By April Dudash
A potential $7 billion, 30-year opportunity to supply electricity to the military could mean big business for North Carolina, according to the N.C. Military Business Center.
The U.S. military must generate 25percent of its energy from renewable sources - solar, biomass, wind and geothermal - by 2025. The Army alone will need to generate 2.5million megawatt hours of power annually to meet the goal and continue to power its 155 installations and 200 utilities. Secretary of the Army John McHugh launched the Army Energy Initiatives Task Force last year to oversee the transformation.
"I'd like North Carolina companies to stand up and lead that march," said Diana Potts, an adviser to the task force and owner of Government and Environmental Advisor in Fayetteville. "DoD says, 'We are hands off. We want you to come in, we want you to build it, we want you to be responsible for it, you you you,'" she said.

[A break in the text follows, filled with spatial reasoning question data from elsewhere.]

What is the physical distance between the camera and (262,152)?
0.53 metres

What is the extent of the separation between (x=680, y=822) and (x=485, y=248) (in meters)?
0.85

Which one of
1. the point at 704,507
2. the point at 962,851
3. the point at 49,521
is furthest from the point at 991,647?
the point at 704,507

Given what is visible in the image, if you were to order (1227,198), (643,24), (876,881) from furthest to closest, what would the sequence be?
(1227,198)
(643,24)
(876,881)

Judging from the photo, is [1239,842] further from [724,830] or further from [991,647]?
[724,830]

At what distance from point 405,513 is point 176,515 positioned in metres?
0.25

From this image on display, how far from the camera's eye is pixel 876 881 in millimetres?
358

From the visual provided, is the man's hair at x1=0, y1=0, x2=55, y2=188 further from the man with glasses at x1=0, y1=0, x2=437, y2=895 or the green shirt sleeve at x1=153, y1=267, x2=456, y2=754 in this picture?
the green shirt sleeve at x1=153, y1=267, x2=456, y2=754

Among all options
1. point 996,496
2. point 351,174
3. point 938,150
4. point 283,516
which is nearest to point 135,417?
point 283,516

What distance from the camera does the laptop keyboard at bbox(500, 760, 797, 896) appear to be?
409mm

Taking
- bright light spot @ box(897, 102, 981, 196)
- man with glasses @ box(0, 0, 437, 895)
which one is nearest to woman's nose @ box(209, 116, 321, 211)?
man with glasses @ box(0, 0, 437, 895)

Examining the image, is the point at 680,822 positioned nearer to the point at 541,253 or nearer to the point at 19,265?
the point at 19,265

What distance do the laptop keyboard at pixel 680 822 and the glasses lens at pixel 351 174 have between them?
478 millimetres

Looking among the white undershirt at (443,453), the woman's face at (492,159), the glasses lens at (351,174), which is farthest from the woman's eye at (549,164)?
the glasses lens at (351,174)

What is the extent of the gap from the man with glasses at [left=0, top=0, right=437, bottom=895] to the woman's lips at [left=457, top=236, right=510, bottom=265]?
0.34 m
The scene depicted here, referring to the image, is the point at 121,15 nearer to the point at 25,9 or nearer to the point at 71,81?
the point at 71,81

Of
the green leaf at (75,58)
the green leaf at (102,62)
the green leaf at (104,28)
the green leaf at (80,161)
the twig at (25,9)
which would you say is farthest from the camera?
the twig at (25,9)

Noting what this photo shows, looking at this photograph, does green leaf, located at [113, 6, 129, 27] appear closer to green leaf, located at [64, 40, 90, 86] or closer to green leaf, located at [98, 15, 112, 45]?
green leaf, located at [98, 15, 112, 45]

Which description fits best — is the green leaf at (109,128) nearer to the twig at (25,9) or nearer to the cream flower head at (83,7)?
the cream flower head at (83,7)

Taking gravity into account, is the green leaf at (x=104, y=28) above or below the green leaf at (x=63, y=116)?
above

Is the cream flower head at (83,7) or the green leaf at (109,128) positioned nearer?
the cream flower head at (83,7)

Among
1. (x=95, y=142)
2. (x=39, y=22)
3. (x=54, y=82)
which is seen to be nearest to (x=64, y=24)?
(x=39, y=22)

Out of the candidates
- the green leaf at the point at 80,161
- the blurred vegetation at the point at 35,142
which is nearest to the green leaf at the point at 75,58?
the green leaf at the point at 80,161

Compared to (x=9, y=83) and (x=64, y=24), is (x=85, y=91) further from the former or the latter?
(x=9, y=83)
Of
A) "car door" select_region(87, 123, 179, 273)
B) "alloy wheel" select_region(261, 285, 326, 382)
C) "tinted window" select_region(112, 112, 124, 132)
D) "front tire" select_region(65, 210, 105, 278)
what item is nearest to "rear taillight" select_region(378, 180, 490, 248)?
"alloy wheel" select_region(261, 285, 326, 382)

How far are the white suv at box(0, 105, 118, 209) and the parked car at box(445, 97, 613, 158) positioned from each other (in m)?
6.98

For now, companies are in a waiting game until the Army, teamed with the Army Corps of Engineers, releases a request for proposals sometime later this year. The multiaward contracts, or MATOCs, are expected to be doled out in early 2013.
The N.C. Military Business Center wants companies, particularly small ones, to be ready.

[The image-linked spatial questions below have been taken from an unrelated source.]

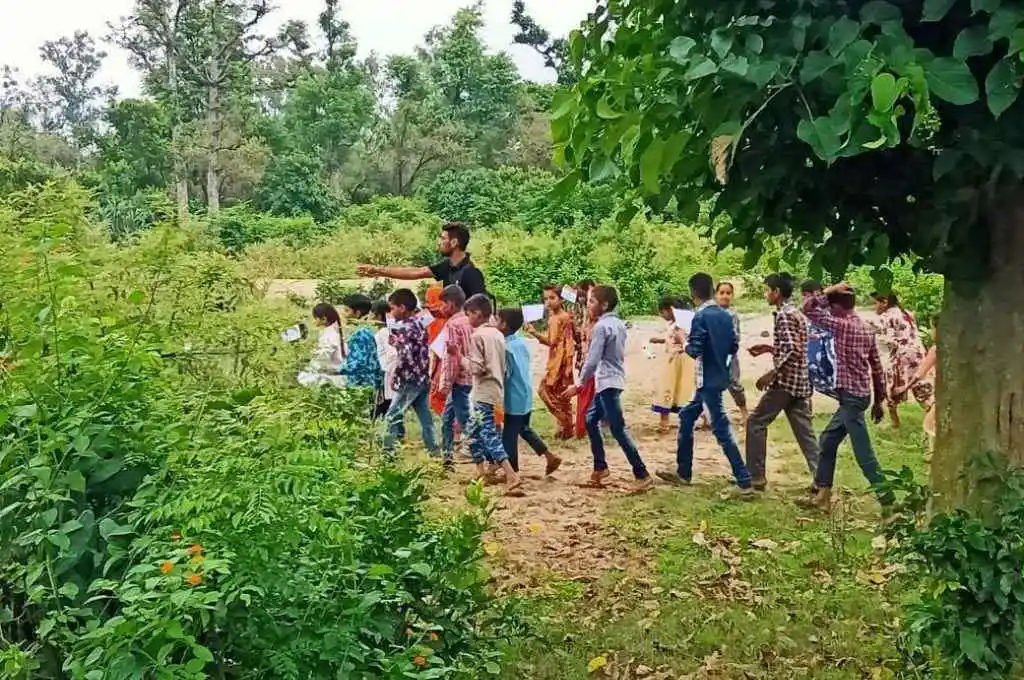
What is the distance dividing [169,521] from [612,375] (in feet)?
16.9

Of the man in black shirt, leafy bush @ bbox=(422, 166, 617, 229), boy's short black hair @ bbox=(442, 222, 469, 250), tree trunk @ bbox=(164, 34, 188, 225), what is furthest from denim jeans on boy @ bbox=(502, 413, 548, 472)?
tree trunk @ bbox=(164, 34, 188, 225)

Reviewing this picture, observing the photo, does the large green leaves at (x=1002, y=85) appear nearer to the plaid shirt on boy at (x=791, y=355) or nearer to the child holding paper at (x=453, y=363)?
the plaid shirt on boy at (x=791, y=355)

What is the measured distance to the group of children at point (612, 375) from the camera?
666 centimetres

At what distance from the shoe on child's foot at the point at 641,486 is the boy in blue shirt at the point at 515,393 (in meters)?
0.76

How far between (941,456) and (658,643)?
1672mm

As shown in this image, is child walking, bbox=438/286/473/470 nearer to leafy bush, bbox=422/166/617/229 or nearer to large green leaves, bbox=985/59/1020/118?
large green leaves, bbox=985/59/1020/118

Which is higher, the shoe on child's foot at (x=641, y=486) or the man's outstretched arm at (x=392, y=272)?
the man's outstretched arm at (x=392, y=272)

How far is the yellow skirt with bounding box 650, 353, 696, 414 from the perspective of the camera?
899 centimetres

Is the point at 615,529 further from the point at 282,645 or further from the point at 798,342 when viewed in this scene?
the point at 282,645

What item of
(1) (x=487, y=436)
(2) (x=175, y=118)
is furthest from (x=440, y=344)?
(2) (x=175, y=118)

Already, 24 large renewable energy projects have been pinpointed across the country, including one on Fort Bragg. North Carolina companies that don't land work locally will need to travel. They also need to prepare for the way contracts will be awarded. If awarded a project, businesses are guaranteed work for only three years with seven, renewable one-year options.
"Eighteen months from now, three years from now, the technology is going to change immensely," said Scott Dorney, executive director of the N.C. Military Business Center. "They're going to open this up again, open it up to new companies who have up-to-date technologies."
Stephen Piccot with Concentric Renewable Energy in Durham said he's forming a group of small renewable energy companies to bid on the project.
"We're going to come up with a solution that's going to involve more than one technology," Piccot said.
He added that his "holistic" method would spread smaller renewable energy technologies across an installation.
The business center encourages teaming, whether it be through subcontracting with a larger company or joining a joint venture, but it's also quick to point out that even if small businesses aren't awarded work through the MATOC, smaller projects will be available at military installations.
Pat Grogan's company, Joyce Engineering in Greensboro, won its first federal contract at Camp Lejeune last summer. Now, it monitors landfill gas on the Marine Corps installation.
"Now we're starting to look at more projects," Grogan said. "When you look at this proposal that's 100 pages, it's very daunting."
He said his team doesn't have the staff to easily monitor and dissect huge projects.
But Grogan hopes to team with a larger company to lessen the risks.
"That's more attractive because there's so many unknowns here."